1. Bolognia, J., Schaffer, J., & Cerroni, L. (2018). Dermatology (Fourth edition.). Philadelphia,Pa: Elsevier. of clinical medicine. Retrieved August 11, 2022, from https://pubmed.ncbi.nlm.nih.gov/32516921/
2. Elston, D. M. (2019). Dermatopathology. Elsevier.
3. Krapf JM, Mitchell L, Holton MA, Goldstein AT. Vulvar lichen Sclerosus: current perspectives. Int J Women’s Health. (2020) 12:11–20. doi: 10.2147/IJWH.S191200
4. Koronowska, S., Osmola-Mankowska, A., Jakubowicz, O., Zaba, R. Scleromyxedema: a rare disorder and its treatment difficulties. Advances in Dermatology and Allergology/Postepy Dermatol Alergol. (April 2013); 30(2): 122-126.
5. Veronez, I., Luiz Dantas, F., Valente, N., Kakizaki, P., Yasuda, T., Cunha, Thais. Interstitial granulomatous dermatitis: rare cutaneous manifestation of rheumatoid arthritis. Anais Brasileiros De Dermatologia. (May 2015); 90(3): 391-393
6. Coutinho, I., Pereira, N., Gouveia, M., Cardoso, J., Tellechea, O. Interstitial Granulomatous Dermatitis: A Clinicopathological Study. The American Journal of Dermatopathology. (August 2015)); 37(8): 614-619.

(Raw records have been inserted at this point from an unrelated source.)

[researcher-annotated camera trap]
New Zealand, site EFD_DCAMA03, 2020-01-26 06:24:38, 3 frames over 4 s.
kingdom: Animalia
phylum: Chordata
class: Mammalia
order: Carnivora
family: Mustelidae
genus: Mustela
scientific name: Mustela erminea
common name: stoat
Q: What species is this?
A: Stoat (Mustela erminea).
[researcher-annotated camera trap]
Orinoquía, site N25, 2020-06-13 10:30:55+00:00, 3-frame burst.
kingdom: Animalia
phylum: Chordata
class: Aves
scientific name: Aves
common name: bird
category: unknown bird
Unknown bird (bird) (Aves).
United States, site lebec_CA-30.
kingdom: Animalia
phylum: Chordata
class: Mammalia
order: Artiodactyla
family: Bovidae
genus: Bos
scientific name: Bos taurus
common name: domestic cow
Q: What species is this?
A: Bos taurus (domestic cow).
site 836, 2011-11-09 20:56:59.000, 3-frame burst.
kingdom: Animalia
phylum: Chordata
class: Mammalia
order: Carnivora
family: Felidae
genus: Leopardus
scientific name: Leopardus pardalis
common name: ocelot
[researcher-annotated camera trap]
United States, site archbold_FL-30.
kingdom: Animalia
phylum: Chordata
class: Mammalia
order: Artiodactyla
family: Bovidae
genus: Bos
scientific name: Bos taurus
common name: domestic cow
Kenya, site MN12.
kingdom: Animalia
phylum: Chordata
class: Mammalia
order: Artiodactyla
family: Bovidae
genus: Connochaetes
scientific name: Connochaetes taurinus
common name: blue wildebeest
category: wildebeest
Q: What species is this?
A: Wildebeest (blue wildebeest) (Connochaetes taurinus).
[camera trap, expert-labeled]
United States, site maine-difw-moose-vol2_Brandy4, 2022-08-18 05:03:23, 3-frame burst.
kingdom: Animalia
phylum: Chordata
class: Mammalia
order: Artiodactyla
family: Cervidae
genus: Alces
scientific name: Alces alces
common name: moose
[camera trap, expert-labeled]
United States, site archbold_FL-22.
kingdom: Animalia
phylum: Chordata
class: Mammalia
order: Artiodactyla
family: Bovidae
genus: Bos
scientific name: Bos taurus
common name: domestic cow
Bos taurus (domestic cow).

7. DeWane ME, Waldman R, Lu J. Dermatomyositis: clinical features and pathogenesis. Journal of the American Academy of Dermatology. 2020 Feb 1;82(2):267-81.
8. Zografos, G., Vasiliadis, G., Zagouri, F., Aggeli, C., Korkolis, D., Vogiaki, S., Pagoni, M., Kaltsas, G., Piaditis, G. Pheochromocytoma Associated with Neurofibromatosis Type 1: Concepts and Current Trends. World Journal of Surgical Oncology. 2010; 8(14).
9. Naranjo, J., Dodd, S. MD, Martin, Y. MD. Perioperative Management of Pheochromocytoma. Journal of Cardiothoracic and Vascular Anesthesia. 2017; 31(4): 1427-1439.